Although the mutants did not crystallize with the canonical trimer (as found e.g., in 3TJO) in the asymmetric unit, the same trimeric arrangement as for the wild type is seen between the crystallographically related molecules, where e.g., three monomers “A” of the crystal structure form the canonical trimer, and three monomers “B” etc. When comparing the trimers of the mutants and the wild type, the monomer positions are very similar, with the largest differences at the outer parts of the monomers, indicating a slight rotational movement around the center of the trimers. The averaged buried surface area for the two trimers of the R274Q mutant is 908 Å2, for the three trimers in each of the two double mutants 925 Å2 and 957 Å2, and for the wild type (PDB ID 3TJO) 947Å2 (calculated with PISA, CCP4 suite58).

The coordinates and structure factors have been deposited with the RCSB with the accession codes 6Z0X (D174R R274Q), 6Z0E (R274Q) and 6Z0Y (D174R R274Q twinned).
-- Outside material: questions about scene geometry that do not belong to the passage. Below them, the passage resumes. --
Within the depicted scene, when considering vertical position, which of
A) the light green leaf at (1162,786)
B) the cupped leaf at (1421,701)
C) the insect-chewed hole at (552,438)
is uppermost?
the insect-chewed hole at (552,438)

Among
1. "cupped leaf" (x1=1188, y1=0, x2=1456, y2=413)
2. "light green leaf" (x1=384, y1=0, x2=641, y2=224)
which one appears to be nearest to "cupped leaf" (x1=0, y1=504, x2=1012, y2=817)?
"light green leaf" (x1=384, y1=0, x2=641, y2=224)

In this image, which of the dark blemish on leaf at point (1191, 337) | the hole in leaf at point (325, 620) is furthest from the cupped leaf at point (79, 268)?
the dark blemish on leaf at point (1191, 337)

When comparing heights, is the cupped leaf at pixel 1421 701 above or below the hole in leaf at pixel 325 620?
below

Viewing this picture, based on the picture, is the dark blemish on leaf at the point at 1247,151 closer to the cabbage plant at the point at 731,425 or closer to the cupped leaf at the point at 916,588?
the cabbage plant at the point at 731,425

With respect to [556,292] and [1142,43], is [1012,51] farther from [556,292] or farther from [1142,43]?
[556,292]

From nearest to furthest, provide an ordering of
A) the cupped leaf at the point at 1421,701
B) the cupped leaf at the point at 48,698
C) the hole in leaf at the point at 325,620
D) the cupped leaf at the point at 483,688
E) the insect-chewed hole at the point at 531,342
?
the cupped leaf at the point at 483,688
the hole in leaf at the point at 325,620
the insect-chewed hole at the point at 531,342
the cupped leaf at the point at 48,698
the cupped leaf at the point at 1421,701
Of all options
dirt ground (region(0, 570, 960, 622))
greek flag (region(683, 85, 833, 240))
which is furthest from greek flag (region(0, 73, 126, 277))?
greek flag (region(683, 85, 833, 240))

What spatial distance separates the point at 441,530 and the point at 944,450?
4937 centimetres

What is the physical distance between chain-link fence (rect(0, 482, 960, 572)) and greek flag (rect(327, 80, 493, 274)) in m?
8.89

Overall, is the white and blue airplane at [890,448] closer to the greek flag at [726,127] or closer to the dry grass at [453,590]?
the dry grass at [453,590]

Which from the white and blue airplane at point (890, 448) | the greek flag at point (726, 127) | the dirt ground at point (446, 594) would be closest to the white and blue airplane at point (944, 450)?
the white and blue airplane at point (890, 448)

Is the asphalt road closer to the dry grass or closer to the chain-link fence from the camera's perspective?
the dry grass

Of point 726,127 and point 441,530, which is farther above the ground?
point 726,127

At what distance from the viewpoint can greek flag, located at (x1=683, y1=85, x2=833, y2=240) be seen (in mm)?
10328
Computational modeling and chemistry

Methods related to computational modeling and GCP chemistry are described in Supplementary Information. The input for MD simulations and the coordinates of starting and ending structures are provided as Supplementary Data 4-13.

Statistical analysis

Statistical analysis was performed as described in the figure legends.

Reporting summary

Further information on research design is available in the Nature Portfolio Reporting Summary linked to this article.